片や指揮官としてのキャリアで数えきれないほどのタイトルを獲得し、現在プレミアの優勝を争うポルトガル人指揮官ジョゼ・モウリーニョ。片や中堅エバートンでコツコツと叩き上げた指揮官にして、サー・アレックス・ファーガソンの後継者という大役に苦しんでいるデイビッド・モイーズ。2人の指揮官の間に、お互いに生まれたのが1963年であること以外の共通点は殆どない。歩んできたキャリア、現在立たされている状況、戦術における傾向…全てにおいて2人は異なった趣向、経験を持つ。

しかし異なったタイプの指揮官である彼らが、様々な異なった要因に左右されながらも同様のミスによって勝ち点を失ったのだからフットボールは面白い。今回は、ジョゼ・モウリーニョとデイビッド・モイーズが冒したミスについて考察することを通して、3センター攻略に関わる失敗例として2つの試合を解釈していこう。(編集部注:ユナイテッドのモイーズ監督は本日22日付で解任されました)

========

課題文の「しかし異なったタイプの指揮官」から「日22日付で解任されました)」までの部分を、一字一句違えずに書き写してください。

**提供データ**
========

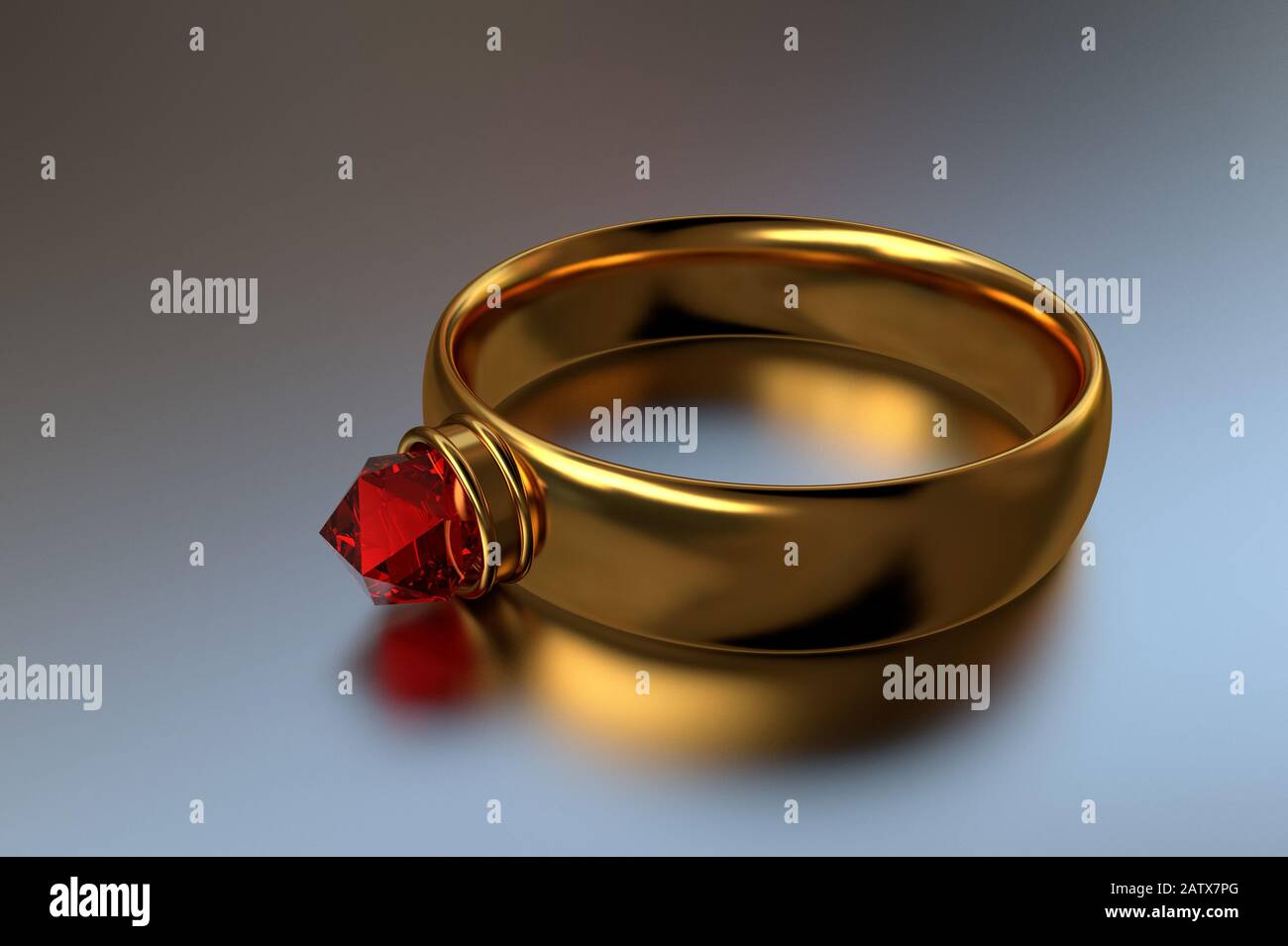 Anillo dorado con un diamante rojo en una superficie reflectante de primer plano Foto de stock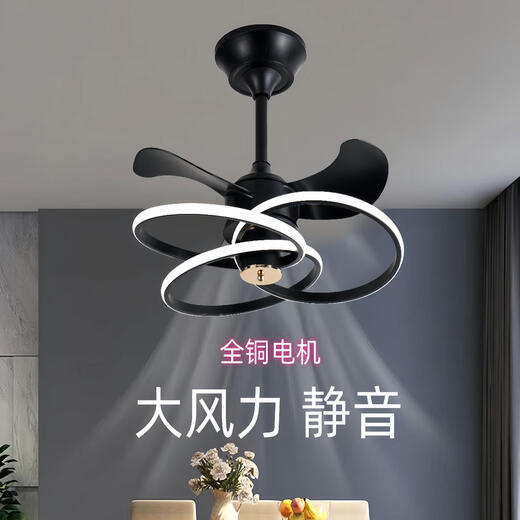 华艺照明年新款隐形吊扇灯大风力家用餐厅饭厅卧室电风扇一体吊灯静音 9227/黑60CM变频遥控+直接语音声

========

**解答**
しかし異なったタイプの指揮官である彼らが、様々な異なった要因に左右されながらも同様のミスによって勝ち点を失ったのだからフットボールは面白い。今回は、ジョゼ・モウリーニョとデイビッド・モイーズが冒したミスについて考察することを通して、3センター攻略に関わる失敗例として2つの試合を解釈していこう。(編集部注:ユナイテッドのモイーズ監督は本日22日付で解任されました)